Paris, 15 juillet 1844.


Les discussions des projets de loi sur les chemins de fer ont fait tous les frais des nouvelles économiques du mois. — Les vues étranges, les revirements d’opinions, les motifs avoués ou latents des amendements proposés, ont suffi et au delà pour alimenter la curiosité publique ; il est resté peu de chose à glaner dans les faits étrangers à cette grande question. Un article spécial de ce numéro est consacré à cette discussion mémorable. — Nous nous contenterons de nous réjouir de la justice faite par la Chambre des pairs de l’amendement Crémieux. — C’est bien assez que deux cents députés aient pu penser que s’ils appartenaient à quelque compagnie ils pourraient être soupçonnés ; c’est bien assez que chacun d’eux ait stigmatisé pour ainsi dire le travail et proclamé l’excellence de ceux qui ne font rien, sans qu’il fût besoin de compléter l’étrangeté de telles idées par un vote solennel. Grâce à la Chambre des pairs, grâce à la parole fine et mordante de M. Rossi, l’amendement a disparu ; il sera permis d’être député et de rendre des services dans l’application de la plus belle des découvertes industrielles modernes.

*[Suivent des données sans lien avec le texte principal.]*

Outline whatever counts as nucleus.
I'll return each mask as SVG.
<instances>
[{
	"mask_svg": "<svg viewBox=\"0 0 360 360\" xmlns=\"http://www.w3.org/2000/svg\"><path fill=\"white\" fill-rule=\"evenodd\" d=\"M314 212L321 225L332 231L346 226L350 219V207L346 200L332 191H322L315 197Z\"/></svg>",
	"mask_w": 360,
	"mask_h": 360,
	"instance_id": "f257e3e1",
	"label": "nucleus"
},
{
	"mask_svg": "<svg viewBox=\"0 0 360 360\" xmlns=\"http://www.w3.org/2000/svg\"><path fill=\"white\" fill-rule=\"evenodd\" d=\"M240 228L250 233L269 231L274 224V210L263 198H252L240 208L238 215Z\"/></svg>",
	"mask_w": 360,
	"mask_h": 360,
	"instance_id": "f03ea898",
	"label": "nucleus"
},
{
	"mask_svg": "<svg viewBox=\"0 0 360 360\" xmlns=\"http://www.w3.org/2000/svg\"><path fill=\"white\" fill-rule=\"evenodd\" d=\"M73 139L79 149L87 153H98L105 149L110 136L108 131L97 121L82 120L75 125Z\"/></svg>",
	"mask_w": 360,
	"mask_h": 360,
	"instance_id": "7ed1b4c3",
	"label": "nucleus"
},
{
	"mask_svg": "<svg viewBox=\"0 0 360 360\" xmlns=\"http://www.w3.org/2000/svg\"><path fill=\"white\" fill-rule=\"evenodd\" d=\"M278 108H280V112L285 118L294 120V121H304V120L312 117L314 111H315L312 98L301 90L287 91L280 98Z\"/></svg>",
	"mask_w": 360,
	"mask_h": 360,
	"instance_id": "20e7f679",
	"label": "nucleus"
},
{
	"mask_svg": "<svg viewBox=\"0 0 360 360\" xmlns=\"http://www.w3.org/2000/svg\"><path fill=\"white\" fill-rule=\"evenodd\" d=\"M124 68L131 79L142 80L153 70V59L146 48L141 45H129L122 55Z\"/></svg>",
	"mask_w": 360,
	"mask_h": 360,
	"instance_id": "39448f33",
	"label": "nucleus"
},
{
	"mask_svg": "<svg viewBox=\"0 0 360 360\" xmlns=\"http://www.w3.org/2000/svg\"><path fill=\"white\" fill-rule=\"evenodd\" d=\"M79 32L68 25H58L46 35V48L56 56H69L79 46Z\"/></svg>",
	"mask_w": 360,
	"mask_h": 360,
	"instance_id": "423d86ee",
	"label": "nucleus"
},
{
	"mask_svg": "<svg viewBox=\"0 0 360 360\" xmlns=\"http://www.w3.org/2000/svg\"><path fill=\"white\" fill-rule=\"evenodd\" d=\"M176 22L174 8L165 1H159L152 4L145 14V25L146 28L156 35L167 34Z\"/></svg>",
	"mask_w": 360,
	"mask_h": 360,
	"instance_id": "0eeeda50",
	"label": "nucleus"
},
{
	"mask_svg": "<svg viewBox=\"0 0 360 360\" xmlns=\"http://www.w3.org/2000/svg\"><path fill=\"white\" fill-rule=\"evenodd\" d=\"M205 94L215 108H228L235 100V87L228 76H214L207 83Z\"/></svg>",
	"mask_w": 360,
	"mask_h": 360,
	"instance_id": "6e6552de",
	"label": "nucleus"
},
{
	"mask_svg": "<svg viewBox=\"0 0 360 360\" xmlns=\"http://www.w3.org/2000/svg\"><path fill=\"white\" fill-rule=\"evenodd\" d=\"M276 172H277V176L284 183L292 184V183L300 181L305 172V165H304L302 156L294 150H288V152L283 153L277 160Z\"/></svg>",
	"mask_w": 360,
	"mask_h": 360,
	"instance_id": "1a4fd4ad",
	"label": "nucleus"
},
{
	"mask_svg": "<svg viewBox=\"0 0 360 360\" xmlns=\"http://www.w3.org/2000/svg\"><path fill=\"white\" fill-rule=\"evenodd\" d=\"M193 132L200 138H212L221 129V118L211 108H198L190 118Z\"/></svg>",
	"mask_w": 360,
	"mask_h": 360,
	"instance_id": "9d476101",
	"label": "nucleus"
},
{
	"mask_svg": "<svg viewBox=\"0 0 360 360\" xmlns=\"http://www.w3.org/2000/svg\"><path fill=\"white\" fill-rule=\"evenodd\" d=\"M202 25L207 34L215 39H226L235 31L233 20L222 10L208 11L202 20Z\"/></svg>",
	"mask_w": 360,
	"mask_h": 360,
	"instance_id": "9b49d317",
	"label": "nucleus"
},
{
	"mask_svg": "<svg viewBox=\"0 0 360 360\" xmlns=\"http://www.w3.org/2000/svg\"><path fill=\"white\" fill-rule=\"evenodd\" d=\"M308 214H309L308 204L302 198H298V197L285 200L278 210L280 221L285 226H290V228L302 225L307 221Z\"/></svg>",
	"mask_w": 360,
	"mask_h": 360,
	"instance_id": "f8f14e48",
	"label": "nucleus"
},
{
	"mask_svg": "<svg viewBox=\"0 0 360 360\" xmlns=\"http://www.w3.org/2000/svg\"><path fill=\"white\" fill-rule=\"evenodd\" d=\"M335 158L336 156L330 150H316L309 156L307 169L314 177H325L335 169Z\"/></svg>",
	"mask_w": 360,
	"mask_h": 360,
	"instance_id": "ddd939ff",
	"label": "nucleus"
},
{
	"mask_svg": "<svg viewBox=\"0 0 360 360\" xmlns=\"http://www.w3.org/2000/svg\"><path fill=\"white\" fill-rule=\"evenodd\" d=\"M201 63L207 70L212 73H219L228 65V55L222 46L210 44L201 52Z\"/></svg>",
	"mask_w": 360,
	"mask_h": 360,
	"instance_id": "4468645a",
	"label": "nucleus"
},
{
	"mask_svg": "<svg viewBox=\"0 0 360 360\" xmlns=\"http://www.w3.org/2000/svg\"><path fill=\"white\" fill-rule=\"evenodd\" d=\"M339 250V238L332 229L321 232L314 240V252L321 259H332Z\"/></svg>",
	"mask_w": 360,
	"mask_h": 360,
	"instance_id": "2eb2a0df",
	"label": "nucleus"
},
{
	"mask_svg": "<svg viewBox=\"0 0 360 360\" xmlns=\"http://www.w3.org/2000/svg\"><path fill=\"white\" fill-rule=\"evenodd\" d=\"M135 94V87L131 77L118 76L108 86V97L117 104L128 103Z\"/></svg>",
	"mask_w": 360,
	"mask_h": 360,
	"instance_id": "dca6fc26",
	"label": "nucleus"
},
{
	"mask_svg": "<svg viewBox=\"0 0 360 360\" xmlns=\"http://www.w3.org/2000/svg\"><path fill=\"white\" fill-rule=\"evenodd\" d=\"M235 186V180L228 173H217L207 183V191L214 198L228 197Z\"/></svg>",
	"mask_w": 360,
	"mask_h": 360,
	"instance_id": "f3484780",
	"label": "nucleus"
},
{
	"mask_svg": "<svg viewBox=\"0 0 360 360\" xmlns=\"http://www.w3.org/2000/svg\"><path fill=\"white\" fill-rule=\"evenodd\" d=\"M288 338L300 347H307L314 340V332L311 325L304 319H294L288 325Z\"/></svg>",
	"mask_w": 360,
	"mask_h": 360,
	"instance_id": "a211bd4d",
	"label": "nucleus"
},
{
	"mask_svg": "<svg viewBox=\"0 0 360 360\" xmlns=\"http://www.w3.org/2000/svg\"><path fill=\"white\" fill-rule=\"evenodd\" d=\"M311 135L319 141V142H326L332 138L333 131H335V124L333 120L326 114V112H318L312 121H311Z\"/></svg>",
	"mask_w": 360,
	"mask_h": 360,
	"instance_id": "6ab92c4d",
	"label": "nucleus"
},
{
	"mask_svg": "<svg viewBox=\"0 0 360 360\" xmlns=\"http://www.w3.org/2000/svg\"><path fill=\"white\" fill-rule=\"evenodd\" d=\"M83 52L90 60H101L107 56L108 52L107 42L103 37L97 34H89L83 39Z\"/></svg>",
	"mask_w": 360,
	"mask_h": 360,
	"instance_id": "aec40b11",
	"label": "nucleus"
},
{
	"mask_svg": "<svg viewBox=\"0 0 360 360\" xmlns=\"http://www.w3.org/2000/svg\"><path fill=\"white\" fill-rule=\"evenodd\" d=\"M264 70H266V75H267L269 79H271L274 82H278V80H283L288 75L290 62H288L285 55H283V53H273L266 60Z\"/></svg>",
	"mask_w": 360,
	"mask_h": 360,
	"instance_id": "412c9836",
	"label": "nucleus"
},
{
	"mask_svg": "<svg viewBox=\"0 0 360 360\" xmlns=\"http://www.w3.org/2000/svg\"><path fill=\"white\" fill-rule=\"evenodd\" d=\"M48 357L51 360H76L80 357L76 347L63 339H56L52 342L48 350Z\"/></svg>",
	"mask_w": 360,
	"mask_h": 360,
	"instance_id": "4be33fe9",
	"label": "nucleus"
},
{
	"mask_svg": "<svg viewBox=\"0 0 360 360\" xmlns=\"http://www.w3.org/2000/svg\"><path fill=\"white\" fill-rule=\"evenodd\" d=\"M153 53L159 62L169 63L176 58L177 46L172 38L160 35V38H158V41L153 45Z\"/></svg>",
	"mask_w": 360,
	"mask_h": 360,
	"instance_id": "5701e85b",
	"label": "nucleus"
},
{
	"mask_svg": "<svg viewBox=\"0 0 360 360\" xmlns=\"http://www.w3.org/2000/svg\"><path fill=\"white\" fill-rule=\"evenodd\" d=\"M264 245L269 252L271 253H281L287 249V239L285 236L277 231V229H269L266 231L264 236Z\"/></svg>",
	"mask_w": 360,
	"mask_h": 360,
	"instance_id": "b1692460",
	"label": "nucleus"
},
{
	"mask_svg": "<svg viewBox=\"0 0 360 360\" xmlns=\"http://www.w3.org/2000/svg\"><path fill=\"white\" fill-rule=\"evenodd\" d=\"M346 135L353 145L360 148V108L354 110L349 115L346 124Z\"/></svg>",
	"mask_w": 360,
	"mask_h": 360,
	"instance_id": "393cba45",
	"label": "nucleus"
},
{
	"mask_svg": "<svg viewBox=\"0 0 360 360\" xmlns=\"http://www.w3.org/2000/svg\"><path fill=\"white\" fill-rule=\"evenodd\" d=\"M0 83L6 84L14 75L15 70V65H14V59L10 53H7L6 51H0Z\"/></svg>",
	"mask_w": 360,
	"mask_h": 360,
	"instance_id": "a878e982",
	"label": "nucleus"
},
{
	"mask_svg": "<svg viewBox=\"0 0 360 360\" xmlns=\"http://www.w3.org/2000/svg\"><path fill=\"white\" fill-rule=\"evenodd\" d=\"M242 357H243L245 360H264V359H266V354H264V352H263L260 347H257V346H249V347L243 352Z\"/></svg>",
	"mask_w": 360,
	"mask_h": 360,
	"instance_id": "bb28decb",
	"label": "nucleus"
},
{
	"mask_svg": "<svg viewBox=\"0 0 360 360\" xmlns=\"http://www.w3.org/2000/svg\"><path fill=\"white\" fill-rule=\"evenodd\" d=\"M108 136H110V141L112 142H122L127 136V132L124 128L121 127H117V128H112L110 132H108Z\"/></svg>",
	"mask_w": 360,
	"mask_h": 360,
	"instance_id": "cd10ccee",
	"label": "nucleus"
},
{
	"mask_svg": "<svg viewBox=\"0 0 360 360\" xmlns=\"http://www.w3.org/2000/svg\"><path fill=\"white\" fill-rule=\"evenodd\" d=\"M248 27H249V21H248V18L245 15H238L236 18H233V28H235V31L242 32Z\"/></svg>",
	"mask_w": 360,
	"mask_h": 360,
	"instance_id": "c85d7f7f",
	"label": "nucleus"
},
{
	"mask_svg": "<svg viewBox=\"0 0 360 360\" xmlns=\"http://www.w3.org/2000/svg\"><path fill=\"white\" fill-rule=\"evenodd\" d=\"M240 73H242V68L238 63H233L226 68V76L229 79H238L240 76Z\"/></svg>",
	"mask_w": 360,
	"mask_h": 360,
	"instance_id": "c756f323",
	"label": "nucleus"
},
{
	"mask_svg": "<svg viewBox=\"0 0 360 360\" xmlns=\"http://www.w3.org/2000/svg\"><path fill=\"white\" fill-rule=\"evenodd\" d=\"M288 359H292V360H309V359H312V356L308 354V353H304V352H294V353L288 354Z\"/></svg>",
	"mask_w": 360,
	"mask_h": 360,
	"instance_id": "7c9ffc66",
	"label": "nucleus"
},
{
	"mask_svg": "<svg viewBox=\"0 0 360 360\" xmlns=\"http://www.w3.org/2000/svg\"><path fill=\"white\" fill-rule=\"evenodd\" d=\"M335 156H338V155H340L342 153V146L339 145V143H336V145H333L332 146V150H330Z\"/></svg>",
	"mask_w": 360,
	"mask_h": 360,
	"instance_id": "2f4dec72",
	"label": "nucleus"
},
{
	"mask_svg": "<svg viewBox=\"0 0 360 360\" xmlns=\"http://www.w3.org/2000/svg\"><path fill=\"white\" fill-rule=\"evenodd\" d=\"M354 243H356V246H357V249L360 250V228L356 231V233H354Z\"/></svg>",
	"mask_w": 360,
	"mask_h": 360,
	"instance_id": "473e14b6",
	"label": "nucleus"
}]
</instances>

Un procès intéressant va fournir un argument nouveau à la discussion sur les marques de fabrique. La police a découvert qu’un grand nombre d’objets de bijouterie sont frappés d’un faux poinçon. Six personnes subissent aujourd’hui à ce sujet un emprisonnement préventif. — D’après les renseignements qu’on possède, il paraît impossible que les faits se soient passés sans la connivence des employés eux-mêmes. — C’est là précisément ce qui est à redouter dans le système général des marques que quelques personnes voudraient voir rendre obligatoires. — Partout où la fraude est lucrative, elle sait tôt ou tard fermer les yeux ou la bouche aux préposés de l’État. L’histoire des ponts à bascules est là pour rendre témoignage. Le jour où pour toutes les industries les marques seraient obligatoires, comment s’assurera-t-on de l’incorruptibilité de l’armée des agents chargés des vérifications ? Turgot, nous l’avons déjà dit, pensait que la meilleure marque possible, c’est le nom du fabricant ; bien des gens de bon sens penseront comme lui. Mais aujourd’hui ce n’est pas la tendance. Les Français semblent avoir reconnu qu’ils sont incapables de se conduire, de distinguer le bien du mal, de discerner le bon du mauvais ; ils veulent que le gouvernement les guide et les corrige. — Le pays semble divisé en deux classes, les consommateurs ou les dupes, les producteurs ou les fripons ; et notez bien que comme tout le monde tour à tour consomme et produit, il s’ensuit que la France serait peuplée de voleurs imbéciles. — Grand merci, messieurs les réformateurs ; mais nous craignons que le gouvernement que vous nous souhaitez ne se montre trop éminemment Français.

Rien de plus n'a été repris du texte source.